Scene-based reasoning rows:
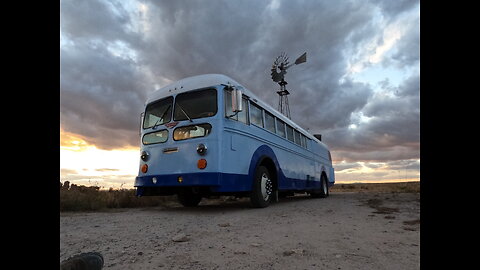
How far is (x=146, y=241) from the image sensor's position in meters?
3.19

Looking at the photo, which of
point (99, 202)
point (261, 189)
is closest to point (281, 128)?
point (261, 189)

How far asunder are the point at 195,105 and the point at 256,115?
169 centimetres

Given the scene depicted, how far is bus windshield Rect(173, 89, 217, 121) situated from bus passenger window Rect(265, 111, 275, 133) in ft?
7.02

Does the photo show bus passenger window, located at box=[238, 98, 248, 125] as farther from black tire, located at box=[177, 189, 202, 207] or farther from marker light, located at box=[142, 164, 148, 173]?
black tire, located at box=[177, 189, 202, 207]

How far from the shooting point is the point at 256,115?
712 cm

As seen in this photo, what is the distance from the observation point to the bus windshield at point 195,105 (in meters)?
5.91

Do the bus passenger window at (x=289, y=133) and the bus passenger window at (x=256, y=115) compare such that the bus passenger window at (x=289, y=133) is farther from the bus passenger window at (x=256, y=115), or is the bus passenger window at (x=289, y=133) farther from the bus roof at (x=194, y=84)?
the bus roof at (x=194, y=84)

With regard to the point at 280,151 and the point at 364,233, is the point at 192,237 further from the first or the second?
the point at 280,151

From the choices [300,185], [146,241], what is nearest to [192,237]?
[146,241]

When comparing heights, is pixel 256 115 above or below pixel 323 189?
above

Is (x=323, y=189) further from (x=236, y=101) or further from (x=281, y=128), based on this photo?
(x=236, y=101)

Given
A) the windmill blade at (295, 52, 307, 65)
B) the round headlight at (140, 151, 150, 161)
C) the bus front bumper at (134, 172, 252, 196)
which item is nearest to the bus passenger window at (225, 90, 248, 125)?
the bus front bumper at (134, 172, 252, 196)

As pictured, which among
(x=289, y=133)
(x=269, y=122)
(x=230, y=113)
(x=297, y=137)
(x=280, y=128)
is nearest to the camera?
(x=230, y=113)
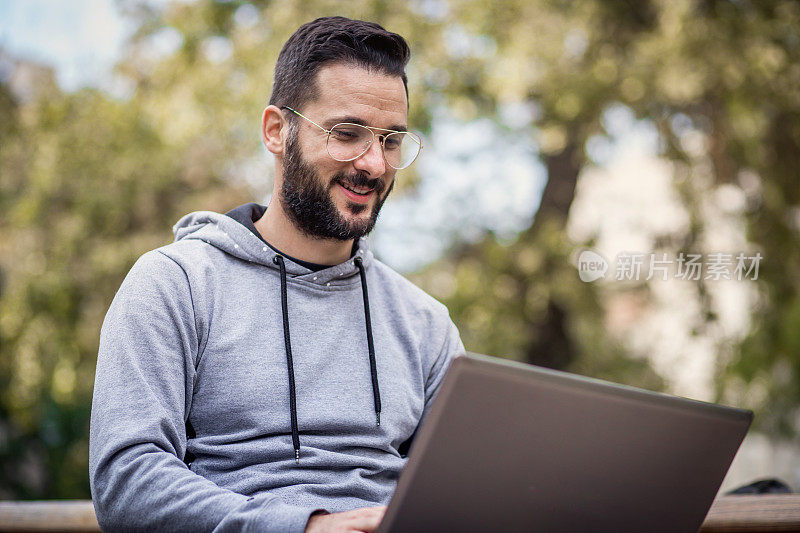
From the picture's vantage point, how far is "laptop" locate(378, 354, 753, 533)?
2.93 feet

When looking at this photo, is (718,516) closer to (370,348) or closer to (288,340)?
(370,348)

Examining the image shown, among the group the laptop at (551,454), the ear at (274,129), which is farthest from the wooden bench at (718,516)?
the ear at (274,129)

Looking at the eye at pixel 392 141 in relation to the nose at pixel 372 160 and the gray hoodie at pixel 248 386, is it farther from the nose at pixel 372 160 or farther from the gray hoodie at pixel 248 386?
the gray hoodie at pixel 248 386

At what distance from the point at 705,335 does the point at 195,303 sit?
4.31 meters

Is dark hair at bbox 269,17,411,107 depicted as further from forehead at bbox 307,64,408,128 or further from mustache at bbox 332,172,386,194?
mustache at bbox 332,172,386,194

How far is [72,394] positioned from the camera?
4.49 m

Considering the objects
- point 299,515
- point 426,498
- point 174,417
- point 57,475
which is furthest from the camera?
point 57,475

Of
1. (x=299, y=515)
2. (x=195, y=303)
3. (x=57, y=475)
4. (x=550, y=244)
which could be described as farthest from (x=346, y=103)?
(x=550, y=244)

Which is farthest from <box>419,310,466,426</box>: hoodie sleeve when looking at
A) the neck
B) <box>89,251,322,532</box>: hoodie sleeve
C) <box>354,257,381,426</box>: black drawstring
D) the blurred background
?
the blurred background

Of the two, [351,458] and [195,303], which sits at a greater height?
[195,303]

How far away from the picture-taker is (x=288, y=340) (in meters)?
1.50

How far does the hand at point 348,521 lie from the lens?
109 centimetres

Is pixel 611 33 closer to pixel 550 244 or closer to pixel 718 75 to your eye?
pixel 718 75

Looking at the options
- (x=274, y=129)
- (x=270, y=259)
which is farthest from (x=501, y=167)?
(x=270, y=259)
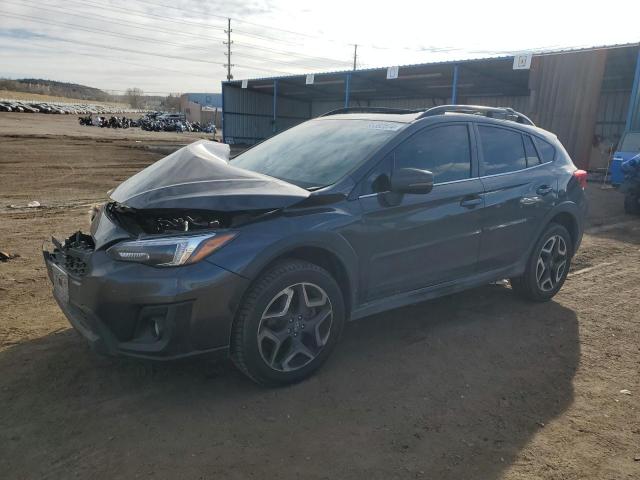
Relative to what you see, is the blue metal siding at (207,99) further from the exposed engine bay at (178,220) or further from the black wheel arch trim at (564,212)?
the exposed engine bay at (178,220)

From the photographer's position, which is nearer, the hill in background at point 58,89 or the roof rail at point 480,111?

TASK DETAILS: Copy the stretch from the line containing "Looking at the options" through the end of the rows, word for word. Leave the pictures out of your copy.

OUTPUT OF THE TASK:
Looking at the options
- (x=274, y=129)
- (x=270, y=259)
which is farthest from (x=501, y=167)?
(x=270, y=259)
Relative to what you see, is the blue metal siding at (207,99) further from the exposed engine bay at (178,220) or further from the black wheel arch trim at (564,212)?
the exposed engine bay at (178,220)

From the photographer's position, which is nearer, the hill in background at point 58,89 or the roof rail at point 480,111?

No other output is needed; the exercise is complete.